2013 Asia Chengdu Regional Contest H

Hard Disk Drive

Time Limit: 2000/1000 MS (Java/Others)    

Memory Limit: 32768/32768 K (Java/Others)

Total Submission(s): 0    Accepted Submission(s): 0

Problem Description

Yesterday your dear cousin Coach Pang gave you a new 100MB hard disk drive (HDD) as a gift because you will get married next year. But you turned on your computer and the operating system (OS) told you the HDD is about 95MB. The 5MB of space is missing. It is known that the HDD manufacturers have a different capacity measurement. The manufacturers think 1 “kilo” is 1000 but the OS thinks that is 1024. There are several descriptions of the size of an HDD. They are byte, kilobyte, megabyte, gigabyte, terabyte, petabyte, exabyte, zetabyte and yottabyte. Each one equals a “kilo” of the previous one.

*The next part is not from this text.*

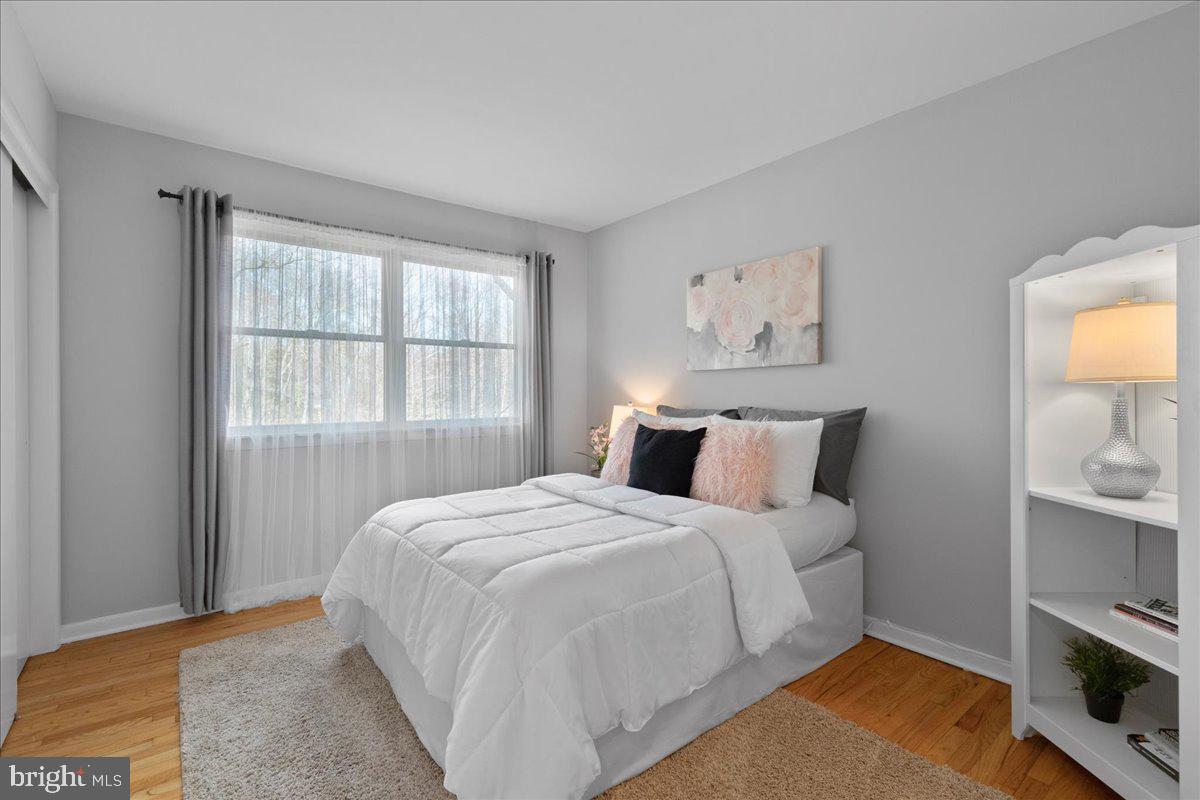 388 Terhune Road Princeton, NJ 08540 - Photo 21 of 33 Bedroom 3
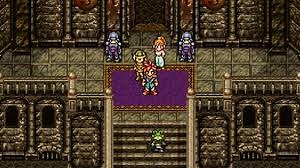 Computer Science web1 by andresreng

For example 1 gigabyte is 1 “kilo” megabytes. Now you know the size of a hard disk represented by manufacturers and you want to calculate the percentage of the “missing part”.

 

Input

The first line contains an integer T, which indicates the number of test cases. For each test case, there is one line contains a string in format “number[unit]” where number is a positive integer within [1, 1000] and unit is the description of size which could be “B”, “KB”, “MB”, “GB”, “TB”, “PB”, “EB”, “ZB”, “YB” in short respectively.

 

Output

For each test case, output one line “Case #x: y”, where x is the case number (starting from 1) and y is the percentage of the “missing part”. The answer should be rounded to two digits after the decimal point.

 

Sample Input

2

100[MB]

1[B]

 

Sample Output

Case #1: 4.63%

Case #2: 0.00%

Hint

#include <cstdio>
#include <cmath>
#include <cstring>
#include <algorithm>
using namespace std;
#define maxn 5005
char s[maxn];
int n, m;
int judge(char *s,int x){
    if (s[n - 3] != '[')x++; else return x;
    if (s[n - 3] != 'K')x++; else return x;
    if (s[n - 3] != 'M')x++; else return x;
    if (s[n - 3] != 'G')x++; else return x;
    if (s[n - 3] != 'T')x++; else return x;
    if (s[n - 3] != 'P')x++; else return x;
    if (s[n - 3] != 'E')x++; else return x;
    if (s[n - 3] != 'Z')x++; else return x;
    if (s[n - 3] != 'Y')x++; else return x;
}
int main(){
    int t,cas=1;
    scanf("%d", &t);
    while (t--){
        scanf("%s", s);
        n = strlen(s);
        int x = judge(s,0);
        double p = 1000*1.0 / 1024;
        printf("Case #%d: ", cas++);
        if (s[0] == '0'&&s[1] == '['){ printf("0.00%%\n"); continue; }
        printf("%.2lf%%\n", (1.0-pow(p, x))*100);
    }
    return 0;
}